Less than two weeks after Army officials announced they plan to nix the service’s $6 billion battlefield network backbone, leaders are emphasizing the need to immediately move forward with alternate solutions in order to save troops’ lives.

Amid congressional inquiry, officials said Sept. 27 that the Warfighter Information Network-Tactical, or WIN-T, program would end as Army leaders reroute funding to alternate capabilities that are more agile, secure and threat-responsive. The move involves shifting nearly half a billion dollars in funding in order to better secure communications in the theater.

“We have two big problems. We have a ‘fight tonight’ issue; we have significant gaps in terms of complexity and vulnerabilities, in terms of the evolution of near-term threats,” Lt. Gen. Bruce Crawford, the Army‘s G-6/chief information officer, said Oct. 9 at the Association of the U.S. Army‘s annual meeting in Washington.

“There are vulnerabilities we know about now related specifically to anti-jam … so these resources are literally to buy things to fix the ‘fight tonight’ issue. The second part is fundamental process issues. The process we’ve been using to purchase IT is based on large platforms” instead of on the pace of technology.

Crawford said WIN-T and the Army’s related IT and communications problems are the product of more than a decade and a half at war, “a 16-year problem in need of a one-year solution” given the urgency of the situation. But in a broad-reaching, $6 billion morass, what gets addressed first, and where exactly will the money go in order to generate short-term answers?

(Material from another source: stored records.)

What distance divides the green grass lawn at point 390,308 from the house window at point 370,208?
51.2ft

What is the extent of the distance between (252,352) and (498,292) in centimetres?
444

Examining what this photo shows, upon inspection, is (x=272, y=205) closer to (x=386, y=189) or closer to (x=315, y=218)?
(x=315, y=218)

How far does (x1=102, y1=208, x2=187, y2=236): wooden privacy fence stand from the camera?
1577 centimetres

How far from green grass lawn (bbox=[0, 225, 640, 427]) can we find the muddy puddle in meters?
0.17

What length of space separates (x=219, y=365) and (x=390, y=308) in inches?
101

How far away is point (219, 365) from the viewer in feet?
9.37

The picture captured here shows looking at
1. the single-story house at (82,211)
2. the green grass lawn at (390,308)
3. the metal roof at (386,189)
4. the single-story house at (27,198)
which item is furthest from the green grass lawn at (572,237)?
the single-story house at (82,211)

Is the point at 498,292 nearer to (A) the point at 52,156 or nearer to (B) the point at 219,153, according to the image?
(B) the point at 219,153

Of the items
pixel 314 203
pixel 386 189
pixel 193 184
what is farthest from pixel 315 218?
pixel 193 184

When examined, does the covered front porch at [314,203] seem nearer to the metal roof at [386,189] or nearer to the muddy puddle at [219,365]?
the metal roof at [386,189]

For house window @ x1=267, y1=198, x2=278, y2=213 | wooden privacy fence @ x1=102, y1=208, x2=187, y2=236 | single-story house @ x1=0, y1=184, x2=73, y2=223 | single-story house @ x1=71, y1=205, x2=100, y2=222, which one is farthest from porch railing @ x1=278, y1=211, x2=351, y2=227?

A top priority will be “deconflicting mission command complexity,” said Gary Martin, program executive officer for command, control and communications-tactical. “If you go to any of our [combat training centers], on average it takes 40 to 50 hours just to bring up network. And that’s [because of] a combination of things,” including the complexity of the network and the need to manually configure networks — something that increasingly must be done in short order, on the move.

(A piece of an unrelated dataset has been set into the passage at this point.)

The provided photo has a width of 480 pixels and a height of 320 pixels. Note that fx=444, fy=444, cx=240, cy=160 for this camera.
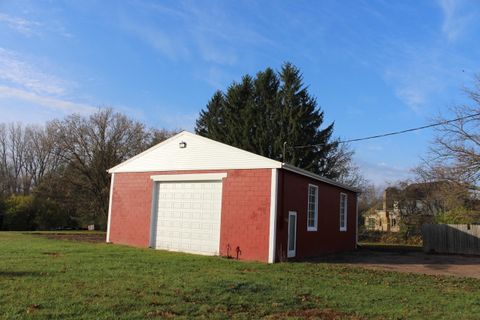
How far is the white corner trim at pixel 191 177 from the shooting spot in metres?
16.0

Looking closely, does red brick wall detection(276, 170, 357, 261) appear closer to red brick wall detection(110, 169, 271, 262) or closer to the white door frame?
red brick wall detection(110, 169, 271, 262)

To streamline, the Army is targeting tools and technology that are less complicated and easier for soldiers on the ground to operate. It’s a problem Crawford and other Army leaders acknowledged has taken a long time and concerted effort to attempt to fix.

Other key areas of emphasis involve toughening troops against interference with satellite communications, including through more use of tropospheric transmission capabilities that extend the network and enable communication amid loss of satellite communication. And then there’s the push to simplify and restructure command posts themselves, making them lighter, more mobile and less susceptible to enemies intercepting signatures and communications that reveal soldiers’ locations.

“There’s a transport piece, a mission command suite part of this, and fixing the command post problem — we can’t wish it away,” Crawford said.

“Peer adversaries have been developing [capabilities] — not just electronic warfare and cyber — with the ability to link sensor to shooter. They’re able to sense us and link to direct and indirect fire capabilities that can kill. Survivability of the command post is based on real threats and the realization that while fighting 16 years of combat, our peers have also gone to school on us and developed capabilities that put us at significant risk if we don’t mitigate that risk.”